If you mean "disruption" - lowering the prices of a cab by bypassing regulation - not really.
they bypassed the regulation artificially limiting supply - medallions. Such limit of supply has nothing to do with public interests/safety/etc... and in many cases actually goes against the public interest.
It possible that the regulations are too strict, and I don't support medallions, but I don't support Uber breaking a number of other regulations - e.g. surge pricing, insurance, drivers that actually know the city (in e.g. London).
My worst Uber experience is better than my best cab experience. I don't know anyone who's tried Uber here who would go back to using cabs except as a last resort. I don't understand why people would prefer a random almost untraceable taxi (Unless you memorize or document the license # of every driver, assuming it's even legit) over a known GPS tracked Uber. Perhaps things are different in other cities.
Does any other city have such a strict knowledge test as London? Certainly it's not common.
With that in mind, if you support the Knowledge requirement in London: do you think that other cities should have their own Knowledge? Or that London is a special case? Or do you think the Knowledge itself is too strict, but something like it is good? Or...?
Would you mind elaborating on the idea of sustainable pricing?
I ask because it sounds not too far away from, for example, "With the goal of artificially inflating the price of transportation, for the benefit cartel members, we will constrain the supply". See OPEC. This type of collusion is typically considered to be anti-competitive, and not in the best interest of society overall, or of the market counterparties. Silicon Valley's "No Hire List" conspiracy is another example of cartel action to manipulate market price for the cartel's benefit - in that case, illegal.
Why should the government support a specific type of private business (taxi companies) in this way? Competition is a good thing - we ought to encourage taxis and other transportation companies to compete with each other and offer the lowest price. I don't in general want my government to prop up businesses that cannot survive on their own (moral hazard, among other reasons), especially if society can solve the same problems with businesses that thrive naturally. To make this claim, there needs to be an objective way to define what a "sustainable price" is. Can such a thing be defined? (except as follows)
The fair market price is the sustainable price. Anything else is unsustainable and will only persist as long as artificial constraints are applied, such as arbitrary limitations on supply. This is not healthy, and harms the market and the consumer (deadweight loss). A functioning market balances supply and demand naturally through the negotiation of price.
Do other forms of transportation such as long-haul trucking or air travel require limitations on the number of trucks or planes in order for their markets to function effectively? It seems as though they don't. We expect airlines and trucking companies to compete with each other in order to offer the lowest price, and these days consumers select airlines largely on price.
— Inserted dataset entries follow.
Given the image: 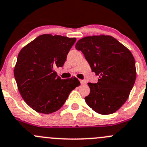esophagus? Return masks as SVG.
<instances>
[{
  "label": "esophagus",
  "mask_w": 147,
  "mask_h": 147,
  "mask_svg": "<svg viewBox=\"0 0 147 147\" xmlns=\"http://www.w3.org/2000/svg\"><path fill=\"white\" fill-rule=\"evenodd\" d=\"M80 83H81L82 85H85L86 84V82L84 81V80H80Z\"/></svg>",
  "instance_id": "obj_1"
}]
</instances>
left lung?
Segmentation results:
<instances>
[{"instance_id": "left-lung-1", "label": "left lung", "mask_w": 147, "mask_h": 147, "mask_svg": "<svg viewBox=\"0 0 147 147\" xmlns=\"http://www.w3.org/2000/svg\"><path fill=\"white\" fill-rule=\"evenodd\" d=\"M75 48L80 50L92 72L100 79L88 83L86 104L98 114H113L128 99L136 79L135 61L129 50L112 36H88L80 40Z\"/></svg>"}]
</instances>
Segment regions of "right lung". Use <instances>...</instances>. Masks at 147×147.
Here are the masks:
<instances>
[{"instance_id":"add662e5","label":"right lung","mask_w":147,"mask_h":147,"mask_svg":"<svg viewBox=\"0 0 147 147\" xmlns=\"http://www.w3.org/2000/svg\"><path fill=\"white\" fill-rule=\"evenodd\" d=\"M76 38L41 35L20 51L14 70L21 96L33 109L48 114L63 105L80 82L75 77L61 80L54 71L62 67Z\"/></svg>"}]
</instances>
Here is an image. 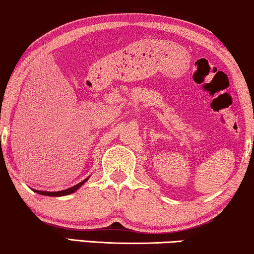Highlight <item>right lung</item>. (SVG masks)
I'll return each mask as SVG.
<instances>
[{"label": "right lung", "mask_w": 254, "mask_h": 254, "mask_svg": "<svg viewBox=\"0 0 254 254\" xmlns=\"http://www.w3.org/2000/svg\"><path fill=\"white\" fill-rule=\"evenodd\" d=\"M88 179H89V177H88V178H86V179L83 180V182L78 183L77 185L70 187V189H67V190H58V192H46V190H34V192H36V193H38V194H41V195H47V196H64V195H69V194L76 192V190H77L79 189V187H81V186L83 185V184H84Z\"/></svg>", "instance_id": "1"}]
</instances>
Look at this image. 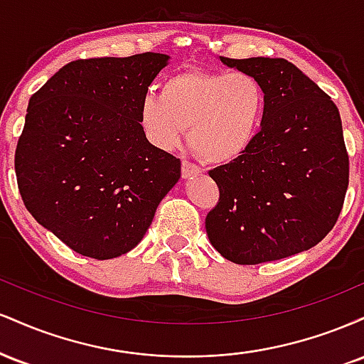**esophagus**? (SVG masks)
Instances as JSON below:
<instances>
[{
	"mask_svg": "<svg viewBox=\"0 0 364 364\" xmlns=\"http://www.w3.org/2000/svg\"><path fill=\"white\" fill-rule=\"evenodd\" d=\"M200 173H202V169H200L196 164H193V162H190V161L181 162V174L185 179L190 176H196V174H200Z\"/></svg>",
	"mask_w": 364,
	"mask_h": 364,
	"instance_id": "34e87169",
	"label": "esophagus"
}]
</instances>
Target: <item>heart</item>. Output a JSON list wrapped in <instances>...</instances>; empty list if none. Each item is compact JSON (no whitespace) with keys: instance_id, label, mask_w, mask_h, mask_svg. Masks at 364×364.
<instances>
[{"instance_id":"obj_1","label":"heart","mask_w":364,"mask_h":364,"mask_svg":"<svg viewBox=\"0 0 364 364\" xmlns=\"http://www.w3.org/2000/svg\"><path fill=\"white\" fill-rule=\"evenodd\" d=\"M265 106V90L253 75L191 68L166 77L159 95L141 99L140 124L162 150L178 149L190 128L195 152L225 164L252 147Z\"/></svg>"}]
</instances>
Why is regulation to artificially constrain supply necessary for taxis but not trucks or airlines?
It seems to me that such regulation is in fact not necessary, and not in the best interest of society; but is rather regulation that has resulted from "regulatory capture", and protects certain vested interests, at the expense of other transportation companies like Uber and Lyft, as well as the general consumer.
Surge pricing is a good thing, and if regulations prohibit it, then that's another example of undesirable regulatory intervention in a market. Surge pricing is another concept that's effectively standard and well-accepted in air travel: if you travel when it's busy, the fare will cost more. I discussed surge pricing in a previous comment: https://news.ycombinator.com/item?id=8720969 The consumer protection issue of fixing taxi fares so that people don't get taken advantage of by unethical cabbies does not apply to Uber.
I am not sure about the insurance issue, but I agree that Uber ought to be required to provide whatever insurance is conventionally required by vehicles in that category. Perhaps that's taxis when comparing to UberX, and private towncars when comparing to Uber.
well, good luck, as i obviously didn't have enough luck to successfully use taxi when i tried even with a working phone :)
>To keep the price sustainable, cities limit the supply of taxis. In exchange taxis need to obey some rules (e.g. can't reject people).
And Santa Claus is real.
>It possible that the regulations are too strict,
who cares what regulations are if taxi service is that bad and thus the regulations are worthless? What happened with Uber (AirBNB/etc...) is the classical case from Hegelian dialectic - when situation gets that bad, that "badness" is a fertile soil from which a principally new solution emerges which fundamentally changes the situation - in western world such process is called "disruption". Attempts to reverse the situation after that is, like our Borg friends like to say, futile.